在现代,四十多岁还是中年,搁在古代已经算是老年人了,当祖父祖母,甚至当曾祖父祖母都不为过。
安妃的身子骨又不如她硬朗,这几年来风寒咳嗽是免不了的,可发热这还是头一回。
阮烟心里头七上八下的。
“这奴婢却也不知,玉棋已经打发人去请太医来了。”春晓边伺候阮烟换衣裳梳头边回道:“等太医瞧过了,便可知了。”
“只盼着有惊无险。”
阮烟叹了口气说道。
“贵太妃娘娘。”
玉棋瞧见阮烟来了,仿佛有了定心骨,屈膝行了礼。
“不必多礼。

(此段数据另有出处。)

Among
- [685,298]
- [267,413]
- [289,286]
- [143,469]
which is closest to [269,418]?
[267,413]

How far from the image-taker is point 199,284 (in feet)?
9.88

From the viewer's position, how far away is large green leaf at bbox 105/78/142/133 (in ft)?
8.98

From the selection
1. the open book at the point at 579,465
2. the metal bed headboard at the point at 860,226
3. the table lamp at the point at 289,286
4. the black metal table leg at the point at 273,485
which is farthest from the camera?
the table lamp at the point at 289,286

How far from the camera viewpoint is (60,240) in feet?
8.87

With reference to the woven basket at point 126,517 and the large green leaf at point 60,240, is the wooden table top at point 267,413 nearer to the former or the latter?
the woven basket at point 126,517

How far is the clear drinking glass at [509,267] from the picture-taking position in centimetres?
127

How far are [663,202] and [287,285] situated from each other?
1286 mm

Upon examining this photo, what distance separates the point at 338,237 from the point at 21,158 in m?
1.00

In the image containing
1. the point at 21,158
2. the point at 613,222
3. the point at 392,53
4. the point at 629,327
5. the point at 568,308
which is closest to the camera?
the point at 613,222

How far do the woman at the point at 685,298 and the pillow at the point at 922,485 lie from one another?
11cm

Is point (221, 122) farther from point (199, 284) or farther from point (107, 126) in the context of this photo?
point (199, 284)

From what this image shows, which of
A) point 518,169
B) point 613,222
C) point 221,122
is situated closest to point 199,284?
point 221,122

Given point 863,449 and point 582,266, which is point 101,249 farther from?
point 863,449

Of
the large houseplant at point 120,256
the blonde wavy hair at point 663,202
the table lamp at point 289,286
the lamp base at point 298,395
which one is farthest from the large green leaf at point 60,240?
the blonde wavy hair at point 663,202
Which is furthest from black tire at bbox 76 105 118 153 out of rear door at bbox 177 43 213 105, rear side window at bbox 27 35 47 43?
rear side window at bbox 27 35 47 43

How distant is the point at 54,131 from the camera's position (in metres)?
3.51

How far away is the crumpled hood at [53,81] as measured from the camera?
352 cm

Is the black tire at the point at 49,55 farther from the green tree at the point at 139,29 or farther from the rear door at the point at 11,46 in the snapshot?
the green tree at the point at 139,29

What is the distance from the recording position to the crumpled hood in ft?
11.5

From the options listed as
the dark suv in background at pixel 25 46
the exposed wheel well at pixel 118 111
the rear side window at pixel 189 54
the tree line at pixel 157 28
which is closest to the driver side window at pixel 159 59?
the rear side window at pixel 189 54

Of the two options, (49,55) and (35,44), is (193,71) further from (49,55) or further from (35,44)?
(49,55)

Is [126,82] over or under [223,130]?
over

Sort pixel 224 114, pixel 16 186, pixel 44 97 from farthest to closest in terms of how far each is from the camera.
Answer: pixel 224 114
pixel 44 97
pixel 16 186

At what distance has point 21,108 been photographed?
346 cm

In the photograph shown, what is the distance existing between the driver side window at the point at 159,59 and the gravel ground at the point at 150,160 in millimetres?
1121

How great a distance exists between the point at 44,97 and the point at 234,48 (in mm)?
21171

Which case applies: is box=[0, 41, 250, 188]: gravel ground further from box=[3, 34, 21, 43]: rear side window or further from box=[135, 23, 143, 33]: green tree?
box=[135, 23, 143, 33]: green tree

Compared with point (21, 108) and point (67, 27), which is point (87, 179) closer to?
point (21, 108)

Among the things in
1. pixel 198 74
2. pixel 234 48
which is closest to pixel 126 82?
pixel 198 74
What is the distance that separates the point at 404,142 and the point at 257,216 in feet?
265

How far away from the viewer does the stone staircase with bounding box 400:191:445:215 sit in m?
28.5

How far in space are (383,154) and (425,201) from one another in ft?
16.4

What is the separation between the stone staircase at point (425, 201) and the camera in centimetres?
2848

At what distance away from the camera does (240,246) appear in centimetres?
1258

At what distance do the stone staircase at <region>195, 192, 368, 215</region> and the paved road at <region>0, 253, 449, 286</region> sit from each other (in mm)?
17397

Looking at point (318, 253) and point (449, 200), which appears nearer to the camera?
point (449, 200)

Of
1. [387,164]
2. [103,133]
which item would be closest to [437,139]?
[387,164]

”阮烟摆摆手,走到安太妃床榻旁,瞧了一眼安太妃的脸色,烧得满脸通红,额头上更满是汗,阮烟忍不住拿帕子给她擦了擦汗,心里暗惊,这怕是高烧了,不然不能够这么烫。
太医很快来了,周院判早几年已经乞骸骨,如今当院判的是他儿子小周院判,年纪也不小,三十而立之年。
小周院判一进来就要给阮烟行礼,阮烟哪里在乎这虚礼,一摆手:“你就不必行礼了,快给太妃瞧瞧。”